Task brief.
Reproduce exactly the lines from the one containing "How far is [318,299]" through the last line of the records below, both included, and nothing else.

--- Start Excerpted data ---

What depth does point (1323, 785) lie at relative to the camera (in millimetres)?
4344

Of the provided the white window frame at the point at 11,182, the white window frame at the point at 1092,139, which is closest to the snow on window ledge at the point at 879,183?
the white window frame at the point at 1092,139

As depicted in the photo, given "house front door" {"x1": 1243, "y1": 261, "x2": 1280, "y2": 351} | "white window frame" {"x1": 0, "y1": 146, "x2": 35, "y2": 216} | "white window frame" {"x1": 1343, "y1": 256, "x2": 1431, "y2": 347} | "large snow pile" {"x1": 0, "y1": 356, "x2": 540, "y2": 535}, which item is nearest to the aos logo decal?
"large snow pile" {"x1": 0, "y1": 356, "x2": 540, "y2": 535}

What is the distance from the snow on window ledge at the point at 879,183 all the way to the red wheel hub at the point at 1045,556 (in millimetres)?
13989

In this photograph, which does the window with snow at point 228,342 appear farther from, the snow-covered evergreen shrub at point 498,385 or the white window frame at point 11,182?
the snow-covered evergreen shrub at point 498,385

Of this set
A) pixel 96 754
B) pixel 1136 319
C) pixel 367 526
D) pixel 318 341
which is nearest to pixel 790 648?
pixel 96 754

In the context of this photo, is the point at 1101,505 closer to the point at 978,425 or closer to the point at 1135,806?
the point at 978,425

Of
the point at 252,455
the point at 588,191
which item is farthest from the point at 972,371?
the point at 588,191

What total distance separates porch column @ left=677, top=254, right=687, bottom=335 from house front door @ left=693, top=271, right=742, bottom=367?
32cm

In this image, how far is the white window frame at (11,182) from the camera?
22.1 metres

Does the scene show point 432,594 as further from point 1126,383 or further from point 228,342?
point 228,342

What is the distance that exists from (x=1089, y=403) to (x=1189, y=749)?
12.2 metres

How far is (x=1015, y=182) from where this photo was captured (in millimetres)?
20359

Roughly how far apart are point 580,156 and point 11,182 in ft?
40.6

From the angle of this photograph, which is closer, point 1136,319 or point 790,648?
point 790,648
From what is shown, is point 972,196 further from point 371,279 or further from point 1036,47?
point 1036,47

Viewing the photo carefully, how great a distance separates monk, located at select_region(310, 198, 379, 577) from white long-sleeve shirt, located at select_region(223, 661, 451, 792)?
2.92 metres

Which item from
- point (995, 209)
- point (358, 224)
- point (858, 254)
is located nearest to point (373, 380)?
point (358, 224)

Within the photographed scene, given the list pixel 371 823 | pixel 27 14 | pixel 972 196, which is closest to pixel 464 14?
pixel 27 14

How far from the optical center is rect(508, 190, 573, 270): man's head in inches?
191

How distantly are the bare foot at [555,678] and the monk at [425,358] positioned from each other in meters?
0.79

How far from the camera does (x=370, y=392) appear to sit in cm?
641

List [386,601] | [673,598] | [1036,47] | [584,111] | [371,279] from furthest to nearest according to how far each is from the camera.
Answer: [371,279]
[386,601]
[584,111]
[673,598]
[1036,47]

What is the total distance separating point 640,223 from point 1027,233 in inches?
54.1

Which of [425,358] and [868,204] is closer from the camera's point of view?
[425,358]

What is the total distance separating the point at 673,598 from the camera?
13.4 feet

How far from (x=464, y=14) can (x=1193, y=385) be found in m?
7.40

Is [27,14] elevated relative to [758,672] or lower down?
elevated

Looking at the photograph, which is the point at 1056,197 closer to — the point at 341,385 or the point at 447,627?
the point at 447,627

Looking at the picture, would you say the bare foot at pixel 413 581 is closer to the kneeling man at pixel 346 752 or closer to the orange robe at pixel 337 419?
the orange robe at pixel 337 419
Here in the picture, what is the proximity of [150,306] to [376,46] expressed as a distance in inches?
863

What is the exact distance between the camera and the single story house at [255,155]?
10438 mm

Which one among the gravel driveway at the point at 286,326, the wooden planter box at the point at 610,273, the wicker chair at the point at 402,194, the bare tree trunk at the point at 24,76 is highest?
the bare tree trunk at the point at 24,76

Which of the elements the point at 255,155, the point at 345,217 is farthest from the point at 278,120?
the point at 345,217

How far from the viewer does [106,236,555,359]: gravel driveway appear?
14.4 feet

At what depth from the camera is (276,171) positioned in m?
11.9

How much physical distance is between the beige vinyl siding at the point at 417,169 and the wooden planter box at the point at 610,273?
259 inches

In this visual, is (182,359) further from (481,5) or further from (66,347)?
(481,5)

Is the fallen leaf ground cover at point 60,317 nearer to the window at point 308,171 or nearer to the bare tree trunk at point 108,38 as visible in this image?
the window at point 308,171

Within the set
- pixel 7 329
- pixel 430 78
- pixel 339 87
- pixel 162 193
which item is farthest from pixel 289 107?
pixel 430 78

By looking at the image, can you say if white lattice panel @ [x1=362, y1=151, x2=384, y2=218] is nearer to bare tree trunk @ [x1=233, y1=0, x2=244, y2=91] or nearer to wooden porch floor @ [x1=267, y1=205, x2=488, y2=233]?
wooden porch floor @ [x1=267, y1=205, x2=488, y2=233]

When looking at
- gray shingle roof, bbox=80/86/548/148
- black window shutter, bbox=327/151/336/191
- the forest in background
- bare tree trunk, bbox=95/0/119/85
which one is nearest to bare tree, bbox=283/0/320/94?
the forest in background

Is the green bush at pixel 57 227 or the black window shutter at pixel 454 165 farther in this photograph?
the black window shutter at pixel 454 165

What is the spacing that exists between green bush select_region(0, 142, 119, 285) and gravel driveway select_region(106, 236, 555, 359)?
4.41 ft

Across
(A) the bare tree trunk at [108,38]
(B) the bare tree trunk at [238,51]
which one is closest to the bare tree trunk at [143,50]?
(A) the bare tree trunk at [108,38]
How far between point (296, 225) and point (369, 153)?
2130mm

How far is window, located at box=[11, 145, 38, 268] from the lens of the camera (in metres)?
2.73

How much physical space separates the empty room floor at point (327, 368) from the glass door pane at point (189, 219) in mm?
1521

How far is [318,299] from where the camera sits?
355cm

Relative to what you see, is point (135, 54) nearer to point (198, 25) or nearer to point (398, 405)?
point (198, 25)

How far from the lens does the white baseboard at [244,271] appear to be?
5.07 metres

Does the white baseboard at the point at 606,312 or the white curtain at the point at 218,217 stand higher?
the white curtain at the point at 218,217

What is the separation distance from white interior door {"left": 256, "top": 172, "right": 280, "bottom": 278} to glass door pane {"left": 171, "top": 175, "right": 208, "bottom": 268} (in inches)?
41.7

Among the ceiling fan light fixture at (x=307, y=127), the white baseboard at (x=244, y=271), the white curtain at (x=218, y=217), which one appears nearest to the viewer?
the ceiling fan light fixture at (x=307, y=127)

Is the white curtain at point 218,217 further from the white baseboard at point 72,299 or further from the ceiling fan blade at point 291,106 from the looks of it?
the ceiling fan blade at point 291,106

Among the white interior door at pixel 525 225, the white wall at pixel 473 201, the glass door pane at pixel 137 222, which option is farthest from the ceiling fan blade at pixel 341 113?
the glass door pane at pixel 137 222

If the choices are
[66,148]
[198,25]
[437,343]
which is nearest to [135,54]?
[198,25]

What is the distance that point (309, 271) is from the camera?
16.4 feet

--- End Excerpted data ---

Written response.
How far is [318,299] from where the camera sits?
355cm

Relative to what you see, is point (135, 54) nearer to point (198, 25) or nearer to point (398, 405)?
point (198, 25)

How far from the lens does the white baseboard at [244,271] appear to be?
5.07 metres

Does the white baseboard at the point at 606,312 or the white curtain at the point at 218,217 stand higher?
the white curtain at the point at 218,217

What is the separation distance from white interior door {"left": 256, "top": 172, "right": 280, "bottom": 278} to glass door pane {"left": 171, "top": 175, "right": 208, "bottom": 268} (in inches)?
41.7

Among the ceiling fan light fixture at (x=307, y=127), the white baseboard at (x=244, y=271), the white curtain at (x=218, y=217), which one appears nearest to the viewer?
the ceiling fan light fixture at (x=307, y=127)

Is the white curtain at point 218,217 further from the white baseboard at point 72,299 or further from the ceiling fan blade at point 291,106 from the looks of it?
the ceiling fan blade at point 291,106

Among the white interior door at pixel 525 225, the white wall at pixel 473 201, the glass door pane at pixel 137 222, which option is farthest from the ceiling fan blade at pixel 341 113?
the glass door pane at pixel 137 222

If the choices are
[66,148]
[198,25]
[437,343]
which is nearest to [135,54]?
[198,25]

What is the distance that point (309, 271) is from the camera?
16.4 feet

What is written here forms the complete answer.